O cartaz da 2.ª edição
Ao longo de oito noites, o festival apresenta um cartaz diversificado, que cruza gerações, estilos e linguagens musicais bem conhecidas do público português:
- 12 de janeiro — Cuca Roseta e Ruben Alves
- 13 de janeiro — Herman José
- 19 de janeiro — Rita Redshoes
- 20 de janeiro — Maria João e João Farinha
- 26 de janeiro — Hélder Moutinho
- 27 de janeiro — DAMA
- 2 de fevereiro — Selma Uamusse
- 3 de fevereiro — Bárbara Bandeira
Música como motor de transformação social
Uma das grandes novidades desta edição é a mesa-redonda “Música: arte de transformação social”, que terá lugar no dia 2 de fevereiro, às 17h, na Galeria Raul Solnado, com entrada livre.
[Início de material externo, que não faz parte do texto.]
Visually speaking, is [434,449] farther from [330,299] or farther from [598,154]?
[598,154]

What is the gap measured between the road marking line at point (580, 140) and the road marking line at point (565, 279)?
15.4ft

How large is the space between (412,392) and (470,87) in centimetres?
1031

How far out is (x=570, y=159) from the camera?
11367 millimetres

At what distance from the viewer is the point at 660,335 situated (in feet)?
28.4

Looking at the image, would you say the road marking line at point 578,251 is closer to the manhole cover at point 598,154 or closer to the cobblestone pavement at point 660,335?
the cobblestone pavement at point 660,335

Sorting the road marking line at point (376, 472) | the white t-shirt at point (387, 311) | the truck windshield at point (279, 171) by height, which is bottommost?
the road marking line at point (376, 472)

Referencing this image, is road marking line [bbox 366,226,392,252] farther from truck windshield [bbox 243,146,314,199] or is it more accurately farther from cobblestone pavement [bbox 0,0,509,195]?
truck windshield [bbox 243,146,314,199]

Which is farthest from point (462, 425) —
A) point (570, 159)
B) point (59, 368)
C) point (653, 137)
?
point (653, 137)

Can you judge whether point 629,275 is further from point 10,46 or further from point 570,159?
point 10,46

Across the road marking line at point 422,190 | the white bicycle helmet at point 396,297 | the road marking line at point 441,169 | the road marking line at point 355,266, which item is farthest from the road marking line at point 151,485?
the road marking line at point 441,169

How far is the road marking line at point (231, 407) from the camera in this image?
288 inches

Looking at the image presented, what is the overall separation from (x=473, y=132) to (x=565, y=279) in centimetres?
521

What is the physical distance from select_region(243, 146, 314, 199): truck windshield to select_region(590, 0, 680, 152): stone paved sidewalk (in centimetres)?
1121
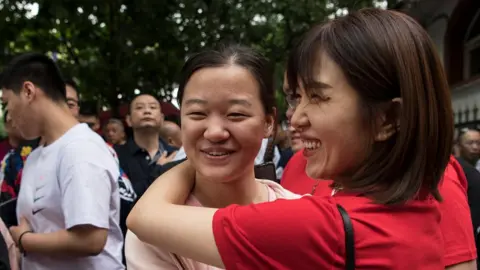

Este momento de reflexão e diálogo pretende envolver a comunidade na discussão sobre o papel da música enquanto agente de mudança social. A conversa contará com a participação já confirmada de Selma Uamusse, também presidente da Direção da Helpo, e de Helena Lima, representante da Orquestra Geração.
Cultura com propósito
O Festival Na Minha Casa volta, assim, a provar que a cultura pode — e deve — ser um espaço de encontro, cuidado e responsabilidade social. Concertos intimistas, artistas de referência, reflexão crítica e uma causa maior unem-se numa proposta que vai muito além do espetáculo.
Uma produção Apoiarte – Casa do Artista, que faz da música um gesto de solidariedade e da casa um lugar de todos.